## Reading passage
···
Smart's report did not mention any details of mass allegation creche cases. In the (1985) Wee Care Nursery School case, Kelly Michaels, a childcare worker, was charged with 235 counts of sexual abuse, She was found guilty on 115 counts involving 20 children and sentenced to 47 years in prison. She served five years before her convictions were overturned. In the McMartin preschool trial, then the most expensive in US criminal history, childcare worker Raymond Buckey and his 78-year-old grandmother were among the seven accused. None were convicted. Buckey was remanded in prison for five years until 1990 when all remaining charges were dropped. A former FBI agent, Lanning (1991), reported that investigations into more than 300 alleged multi-victim, multi-offender ritual sexual abuse cases had produced no physical evidence of abuse.

Rosemary Smart's report was critical of creche staff for failing to notice signs that children had allegedly been abused by Peter Ellis. Smart provided no evidence that children had been sexually abused. Smart suggested that staff might have been directly or indirectly involved with abuse at the Civic Creche. She claimed " knowledge of the detection and response to sexual abuse was minimal to non-existent". She wrote that "there have been few cases where staff members have been the source of sexual abuse disclosures by children" and, quoting Finkelhor, "this is because of "many disincentives, a great deal of reticence and reluctance to report, massive ignorance and inattention, as well as a few cases of actual covering up of abuse on the part of staff"". The crèche staff that Rosemary Smart spoke to "did not know of any incidents of sexual abuse of the children under their care".
···
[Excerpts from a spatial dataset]
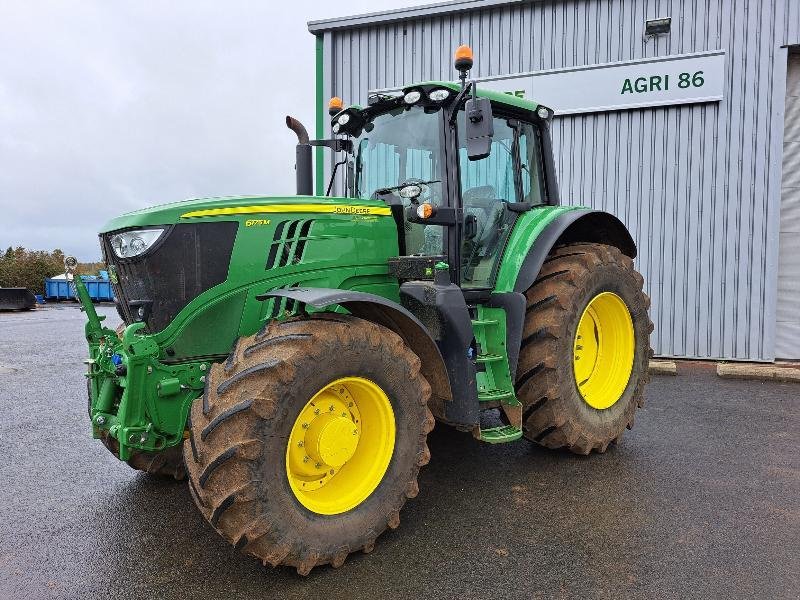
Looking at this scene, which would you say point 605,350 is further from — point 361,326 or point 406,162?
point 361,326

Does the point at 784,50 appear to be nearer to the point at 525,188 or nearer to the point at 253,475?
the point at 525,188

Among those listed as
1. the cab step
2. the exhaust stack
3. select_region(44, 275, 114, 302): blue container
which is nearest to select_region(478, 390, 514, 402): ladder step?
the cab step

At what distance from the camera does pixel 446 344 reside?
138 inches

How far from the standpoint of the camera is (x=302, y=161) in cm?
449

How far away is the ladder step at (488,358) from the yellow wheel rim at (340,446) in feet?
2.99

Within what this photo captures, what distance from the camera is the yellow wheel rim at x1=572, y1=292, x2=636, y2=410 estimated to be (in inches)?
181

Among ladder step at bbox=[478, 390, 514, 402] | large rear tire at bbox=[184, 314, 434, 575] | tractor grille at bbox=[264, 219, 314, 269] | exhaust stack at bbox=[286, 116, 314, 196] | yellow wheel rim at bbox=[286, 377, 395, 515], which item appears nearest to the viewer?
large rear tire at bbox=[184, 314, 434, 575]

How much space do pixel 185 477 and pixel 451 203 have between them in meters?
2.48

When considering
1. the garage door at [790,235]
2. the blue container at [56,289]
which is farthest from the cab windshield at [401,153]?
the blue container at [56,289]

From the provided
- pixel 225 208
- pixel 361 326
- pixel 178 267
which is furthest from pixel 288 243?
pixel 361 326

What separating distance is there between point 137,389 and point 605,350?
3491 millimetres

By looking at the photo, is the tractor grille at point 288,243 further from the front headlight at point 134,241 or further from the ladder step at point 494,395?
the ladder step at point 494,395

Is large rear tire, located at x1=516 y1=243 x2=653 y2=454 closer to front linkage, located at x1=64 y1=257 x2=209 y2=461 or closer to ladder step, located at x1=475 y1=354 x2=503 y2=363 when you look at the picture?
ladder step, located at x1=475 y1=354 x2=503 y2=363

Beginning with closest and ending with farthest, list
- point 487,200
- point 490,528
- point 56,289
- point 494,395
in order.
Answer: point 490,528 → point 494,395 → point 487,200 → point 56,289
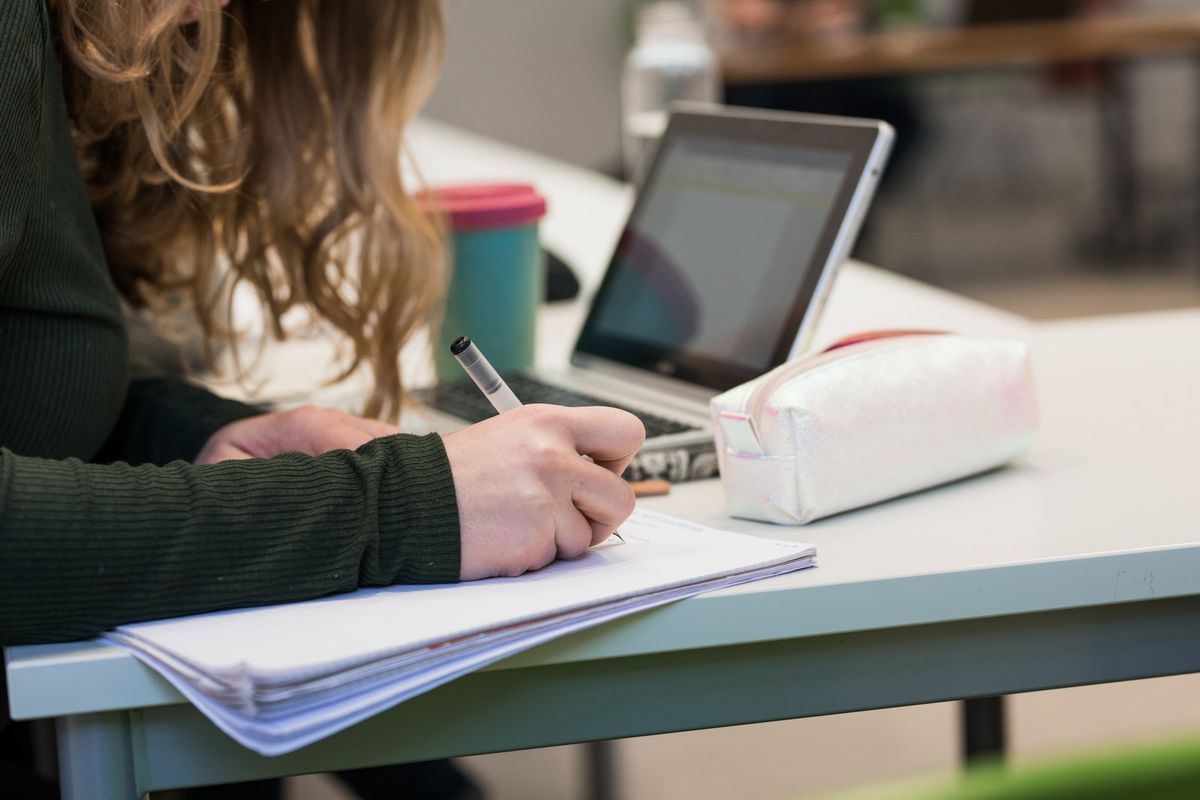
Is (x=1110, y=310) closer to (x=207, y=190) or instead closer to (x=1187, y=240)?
···
## The tasks
**1)** In the records, take the lines starting at the one containing "Beginning with closest" and ending at the end of the records, switch "closer" to "nearer" everywhere it occurs, and write those lines out with nothing else altered. Leave the pictures out of your answer.
**2)** Resume the text about Rosemary Smart's report on the Civic Creche from the point where it stops.

## Final results
**1)**
Beginning with closest and ending with farthest, list
- point 487,200
- point 490,528
- point 56,289
- point 494,395
in order.
Answer: point 490,528 → point 494,395 → point 487,200 → point 56,289
Is (x=1110, y=310) nearer to (x=207, y=190) or instead nearer to (x=1187, y=240)?

**2)**
Smart's report, a copy of which was given to police, was completed in July 1992. The report stands in marked contrast to another report made by the Education Review Office. The Education Review Office is a government department that undertakes periodic three-yearly reviews of all school and pre-school facilities in New Zealand. Coincidentally, in the week following the suspension of Peter Ellis, Education Review Office inspectors spent a full week at the Civic Crèche, observing its daily operation. The office subsequently issued a highly favourable report stating that "The staff ensure personal needs are met with warmth, care and consideration. The children appear happy, inquisitive and sociable" and that "...they have high self-esteem."

On 3 September 1992, following discussions between the City Council, Ministry of Education and police, the Civic Creche was closed.